I threw my arms around him instinctively, tried to fold him far enough into myself that he’d see why I was absent the day he buried his boy. I thought of whispering to him quietly so the cashier couldn’t hear: I have it, too. But I just hugged him hard. Would he feel through my skin that I shared the same marrow and muscle as the boy? Maybe he’d hear my questions, moving like the worn ends of a rug in the wind, or hanging lights come winter swinging from the eaves. The how would I. The what would be left. The would they cry until the day they too were dust.
He smelled of gin and those little brown cigars, his beard yellow around his lips. He opened his frayed wallet and lifted the limp, worn bills with fingers that shook. As he handed the money over slowly, he saw me watching, tried to lift his lip into a smile. But his eyes weren’t on me. They fixed instead on the rope or electrical cord or the belt. His other son finding his brother. What was once five, now only four.

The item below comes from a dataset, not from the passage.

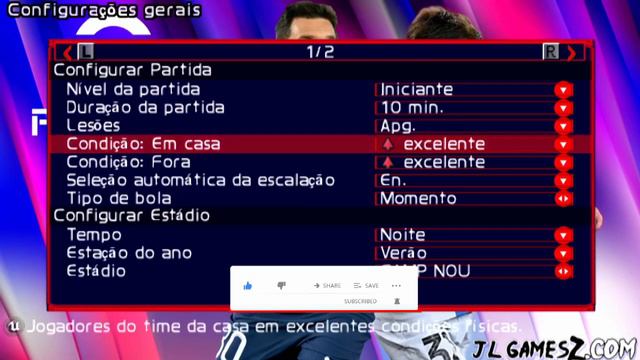 EFOOTBALL PES 2023 PPSSPP UPDATE BEST GRAPHICS REAL FACES & CAMERA PS4/PS5 смотреть онлайн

We made our way towards the exit, and there next to the window above the cabbages was a small ledge. Here, let’s sit, I said as I put my hand on his sleeve. Underneath I felt the thinness, the space between fabric and flesh. Up close, the lines in his face ran deep. My own gauntness hid under my thick sweater. I wanted to pull it up, point at my ribs, say this is why I couldn’t go to the church. Tell him I tried. Say but the quicksand found me. It’d been a year. I’d never even sent the card that I’d put in my backpack, now crumpled and torn. I had it with me. I could just give it to him: hand it over, embarrassed, telling him to read it later. But if I did, it would be true. If he never got the card: then. His boy would be alive: then.
I listened. He talked of his wife, of his remaining children, scattered and alone. Did he worry that it was in them, too? And if another went, then what would become of him? And if they went: could I go, too? I placed my cold hand on his. There was nothing you could have done. But the words, the truest I’d ever known, remained unspoken. Has someone already told you that and I don’t know the etiquette for went. We sat there amongst the cabbages, the two of us. My veins showed through my skin under the fluorescent lights, the scars now just little white lines. Would my own father someday sit amongst cabbages trying to pull letters from the sky into words that he did not ever know he needed—lei seg, forvirret, jeg dør, trist? We all have the words, I would say. We’re just scared to use them.
I stood to leave: My kids, I’d said. I hadn’t meant to mention them, the beautiful elephants. I wanted to say I’m sorry they’re still here and yours isn’t, but instead I bit the inside of my cheek until my heart scorched at the edges. He was born that way, I wanted to say. Me too. Bill rose from the small ledge and tucked the bottle under his arm, the loaf of bread swaying in its plastic bag. He looked at me with wet eyes, sorrowful and old. Those kids, he said. Hold onto them. You just never know. I do, I said. I will, I said. Then I pulled my sleeves back down, unclenched my fists, the two of us shattered and broken, our pieces too far flung out to find.